If there are uk assets you would be best to try to preserve them first. Can you put a charge on the house you live in? Does he have pension funds or other uk assets you can list?

mitogoshigg · 22/01/2025 13:29

How long were you legally married for (cohabitation doesn't count) in legal terms any settlement will be about splitting assets, shorter the marriage then the courts take a different view to finances often. The reason for the relationship breakdown is not relevant to the settlement under English law.

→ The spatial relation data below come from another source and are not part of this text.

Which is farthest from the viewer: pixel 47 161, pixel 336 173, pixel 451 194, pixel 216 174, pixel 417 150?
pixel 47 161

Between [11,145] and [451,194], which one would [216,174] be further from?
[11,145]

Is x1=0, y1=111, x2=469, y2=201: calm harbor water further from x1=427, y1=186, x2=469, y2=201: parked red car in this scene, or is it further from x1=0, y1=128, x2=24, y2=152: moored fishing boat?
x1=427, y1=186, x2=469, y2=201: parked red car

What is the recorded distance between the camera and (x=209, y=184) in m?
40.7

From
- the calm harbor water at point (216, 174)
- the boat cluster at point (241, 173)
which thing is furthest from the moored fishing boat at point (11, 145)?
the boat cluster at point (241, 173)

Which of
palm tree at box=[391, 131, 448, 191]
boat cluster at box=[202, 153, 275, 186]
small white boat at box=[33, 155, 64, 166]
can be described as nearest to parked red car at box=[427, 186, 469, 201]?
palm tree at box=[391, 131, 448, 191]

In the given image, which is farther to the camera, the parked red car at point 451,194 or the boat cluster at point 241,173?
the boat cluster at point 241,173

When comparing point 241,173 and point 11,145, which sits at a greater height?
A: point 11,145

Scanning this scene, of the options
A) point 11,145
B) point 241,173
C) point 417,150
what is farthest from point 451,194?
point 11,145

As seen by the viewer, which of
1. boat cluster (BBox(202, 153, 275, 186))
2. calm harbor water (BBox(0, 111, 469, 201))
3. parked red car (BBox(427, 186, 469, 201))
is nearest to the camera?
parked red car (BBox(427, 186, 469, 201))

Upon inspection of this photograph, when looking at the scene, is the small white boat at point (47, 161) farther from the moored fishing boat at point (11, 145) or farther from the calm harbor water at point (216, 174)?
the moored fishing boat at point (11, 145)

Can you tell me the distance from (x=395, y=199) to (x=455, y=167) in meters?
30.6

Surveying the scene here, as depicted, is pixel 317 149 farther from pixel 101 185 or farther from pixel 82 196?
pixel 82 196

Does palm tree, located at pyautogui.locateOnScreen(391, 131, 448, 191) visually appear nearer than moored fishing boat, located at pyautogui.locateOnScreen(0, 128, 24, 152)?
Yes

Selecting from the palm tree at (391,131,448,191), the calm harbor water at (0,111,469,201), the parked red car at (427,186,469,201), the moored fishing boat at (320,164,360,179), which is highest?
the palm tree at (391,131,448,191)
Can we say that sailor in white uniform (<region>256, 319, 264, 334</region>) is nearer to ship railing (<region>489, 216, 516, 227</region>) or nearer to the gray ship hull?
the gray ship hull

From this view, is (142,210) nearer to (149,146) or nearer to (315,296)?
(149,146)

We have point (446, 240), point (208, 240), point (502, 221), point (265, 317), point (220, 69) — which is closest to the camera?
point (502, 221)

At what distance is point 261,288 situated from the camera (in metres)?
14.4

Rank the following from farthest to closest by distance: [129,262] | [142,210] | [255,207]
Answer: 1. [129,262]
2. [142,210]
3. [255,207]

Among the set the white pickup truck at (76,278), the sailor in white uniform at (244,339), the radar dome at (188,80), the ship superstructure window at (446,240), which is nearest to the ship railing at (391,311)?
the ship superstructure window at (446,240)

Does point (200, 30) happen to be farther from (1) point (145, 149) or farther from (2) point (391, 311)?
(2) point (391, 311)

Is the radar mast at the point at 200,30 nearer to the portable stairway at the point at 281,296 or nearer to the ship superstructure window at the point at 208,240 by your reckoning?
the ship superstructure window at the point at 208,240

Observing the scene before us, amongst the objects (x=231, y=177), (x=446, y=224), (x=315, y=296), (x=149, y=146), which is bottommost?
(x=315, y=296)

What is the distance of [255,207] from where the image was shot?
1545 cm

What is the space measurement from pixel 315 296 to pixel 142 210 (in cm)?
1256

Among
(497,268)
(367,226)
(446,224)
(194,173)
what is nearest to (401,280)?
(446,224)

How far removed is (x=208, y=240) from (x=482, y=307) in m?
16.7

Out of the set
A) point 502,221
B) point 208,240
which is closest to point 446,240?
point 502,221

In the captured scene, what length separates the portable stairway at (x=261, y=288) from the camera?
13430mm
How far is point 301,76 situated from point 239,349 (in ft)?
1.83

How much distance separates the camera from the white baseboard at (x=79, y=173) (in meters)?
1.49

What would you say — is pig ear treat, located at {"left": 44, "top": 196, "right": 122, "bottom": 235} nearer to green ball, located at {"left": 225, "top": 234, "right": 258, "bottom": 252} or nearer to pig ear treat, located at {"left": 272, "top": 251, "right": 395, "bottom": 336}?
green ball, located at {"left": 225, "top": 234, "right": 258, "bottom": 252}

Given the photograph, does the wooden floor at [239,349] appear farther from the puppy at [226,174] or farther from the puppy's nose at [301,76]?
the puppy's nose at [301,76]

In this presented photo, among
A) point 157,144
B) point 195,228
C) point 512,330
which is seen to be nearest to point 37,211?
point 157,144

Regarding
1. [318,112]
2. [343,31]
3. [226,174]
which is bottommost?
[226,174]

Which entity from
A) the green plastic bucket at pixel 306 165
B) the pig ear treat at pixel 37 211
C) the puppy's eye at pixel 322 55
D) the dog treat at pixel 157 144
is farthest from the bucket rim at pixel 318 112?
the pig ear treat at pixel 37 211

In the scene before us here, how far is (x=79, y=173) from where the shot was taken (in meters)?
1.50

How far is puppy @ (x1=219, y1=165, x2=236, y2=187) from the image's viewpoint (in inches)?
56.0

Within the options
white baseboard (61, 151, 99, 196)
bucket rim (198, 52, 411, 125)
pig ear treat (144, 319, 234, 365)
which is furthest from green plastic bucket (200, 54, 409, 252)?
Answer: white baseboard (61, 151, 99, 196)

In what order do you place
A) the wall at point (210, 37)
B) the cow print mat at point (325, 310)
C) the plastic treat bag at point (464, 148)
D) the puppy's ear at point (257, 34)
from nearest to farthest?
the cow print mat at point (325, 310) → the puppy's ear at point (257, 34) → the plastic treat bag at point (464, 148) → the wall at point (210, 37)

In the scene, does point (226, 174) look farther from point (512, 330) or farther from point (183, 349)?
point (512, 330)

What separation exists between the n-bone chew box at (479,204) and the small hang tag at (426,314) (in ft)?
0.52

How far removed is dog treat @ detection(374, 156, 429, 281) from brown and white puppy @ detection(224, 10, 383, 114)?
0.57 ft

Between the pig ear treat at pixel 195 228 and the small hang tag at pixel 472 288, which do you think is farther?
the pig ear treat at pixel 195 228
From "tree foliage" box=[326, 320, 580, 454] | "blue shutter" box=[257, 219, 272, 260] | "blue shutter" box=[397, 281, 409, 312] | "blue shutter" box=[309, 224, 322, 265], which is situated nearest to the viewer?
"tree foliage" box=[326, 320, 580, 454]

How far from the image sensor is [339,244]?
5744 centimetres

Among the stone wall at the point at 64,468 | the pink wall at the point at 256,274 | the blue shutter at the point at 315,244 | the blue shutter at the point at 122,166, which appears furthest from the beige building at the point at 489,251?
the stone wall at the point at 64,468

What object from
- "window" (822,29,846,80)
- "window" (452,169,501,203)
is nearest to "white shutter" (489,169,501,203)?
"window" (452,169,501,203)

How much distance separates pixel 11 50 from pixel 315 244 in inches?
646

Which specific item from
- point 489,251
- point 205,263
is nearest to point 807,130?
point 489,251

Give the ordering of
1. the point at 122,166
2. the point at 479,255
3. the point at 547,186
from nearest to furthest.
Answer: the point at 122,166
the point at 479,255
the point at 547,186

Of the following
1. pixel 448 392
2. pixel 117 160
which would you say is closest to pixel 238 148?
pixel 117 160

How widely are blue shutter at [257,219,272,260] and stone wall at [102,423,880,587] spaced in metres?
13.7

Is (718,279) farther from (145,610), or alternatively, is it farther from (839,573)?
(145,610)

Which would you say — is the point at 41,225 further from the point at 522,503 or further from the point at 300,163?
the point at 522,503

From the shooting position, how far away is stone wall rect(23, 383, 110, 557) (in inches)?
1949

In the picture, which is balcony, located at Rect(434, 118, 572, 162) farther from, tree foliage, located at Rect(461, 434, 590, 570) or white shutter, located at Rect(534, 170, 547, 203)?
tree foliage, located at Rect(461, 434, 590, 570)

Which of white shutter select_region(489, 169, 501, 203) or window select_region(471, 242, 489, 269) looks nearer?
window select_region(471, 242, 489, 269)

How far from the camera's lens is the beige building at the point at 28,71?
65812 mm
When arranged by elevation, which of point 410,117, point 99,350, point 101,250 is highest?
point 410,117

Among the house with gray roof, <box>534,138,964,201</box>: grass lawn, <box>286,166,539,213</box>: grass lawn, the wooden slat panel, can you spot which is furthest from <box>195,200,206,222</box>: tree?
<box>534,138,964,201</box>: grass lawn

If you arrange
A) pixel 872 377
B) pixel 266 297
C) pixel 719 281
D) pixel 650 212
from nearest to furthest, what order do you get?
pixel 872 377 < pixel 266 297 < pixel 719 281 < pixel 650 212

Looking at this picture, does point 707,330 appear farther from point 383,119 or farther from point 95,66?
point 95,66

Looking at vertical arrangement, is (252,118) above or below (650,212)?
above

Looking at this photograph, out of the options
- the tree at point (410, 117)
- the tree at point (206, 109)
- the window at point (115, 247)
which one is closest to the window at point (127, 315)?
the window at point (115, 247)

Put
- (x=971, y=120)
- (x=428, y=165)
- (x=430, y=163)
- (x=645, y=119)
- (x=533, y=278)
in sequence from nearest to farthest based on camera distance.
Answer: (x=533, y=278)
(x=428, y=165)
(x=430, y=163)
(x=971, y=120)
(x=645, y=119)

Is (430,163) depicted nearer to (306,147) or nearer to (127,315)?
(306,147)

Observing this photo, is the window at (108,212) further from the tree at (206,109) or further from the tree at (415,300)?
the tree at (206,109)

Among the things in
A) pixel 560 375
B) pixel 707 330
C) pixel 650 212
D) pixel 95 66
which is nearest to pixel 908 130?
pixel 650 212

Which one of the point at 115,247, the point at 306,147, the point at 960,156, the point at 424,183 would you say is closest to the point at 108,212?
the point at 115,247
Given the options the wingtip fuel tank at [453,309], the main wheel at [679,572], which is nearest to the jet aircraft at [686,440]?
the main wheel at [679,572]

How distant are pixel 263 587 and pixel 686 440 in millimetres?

Gravitasdepleted · 22/01/2025 13:43

You could contact Vardags they offer an initial free consultation for high net worth cases, and they have excellent forensic accountants and other specialisms you might need.

Doveyouknow · 22/01/2025 19:03

If most of his assets have been moved out of the UK it's going to be hard to access them whatever a UK court says especially if your ex husband is also no longer resident here. Add to that some of the assets were illegally obtained and could therefore be ceased under poca in the UK and it sounds like getting anything is unlikely. That is probably why solicitors are reluctant to take the case.

Livinghappy · 24/01/2025 11:38

I'm very sorry however in my experience courts don't dispense "justice" they follow the law and in divorce cases assets have to be located to determine what can be shared.

At your age you are still able to rebuild your life..trust me on this as I had to do it. Try to focus on what you can control which is securing a job and housing.

Is it worth delaying divorce until his finances are located? Are you listed as owner on the property?